Book review. Audiodeskription als partielle Translation. Modell und Methode (Translatorische Forschungsbeiträge 4). vi + 197 pp.Münster: LIT Verlag, 2014.
Table of contents
This book presents a user-centered model and method for audio description. Audio description is a communicative aid that translates images and other visual elements using language and speech. It is aimed at enhancing the participation of blind and partially sighted persons in visual and audiovisual culture and communication. Translation Studies in the 21st century has actively engaged with audio description, studying it from various perspectives. One focus has been the reception of audio description, and various studies have set out to answer questions such as what visually impaired audiences expect from audio description (cf. Chmiel and Mazur 2012). The present book by Bernd Benecke also focuses on the audience, but places them at the very center of the process of creating audio description. The book advocates that by involving the user in the translation process, the resulting translation is more enjoyable and understandable for the target audience. To this end, the book explains how audio description can (and should!) take into account the ‘blind experience,’ which builds on the auditory reception of an audiovisual text. If, for instance, an action in a film can be deduced from the soundtrack (e.g., a phone ringing or a door closing), it does not need a verbalization in the audio description.
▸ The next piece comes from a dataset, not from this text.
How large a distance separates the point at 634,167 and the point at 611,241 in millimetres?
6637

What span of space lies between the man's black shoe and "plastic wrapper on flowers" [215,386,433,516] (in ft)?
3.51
Accordingly, Benecke’s book defines audio description as partial translation (partielle Translation), since the translation actually occurs in one part of the material (visuals into verbal) while another part remains untouched (the soundtrack). The two words in the book’s title, Modell and Methode, boil down its double contribution to good effect: the book presents a comprehensive theoretical model for audio description and describes a step-by-step method for putting the model into practice.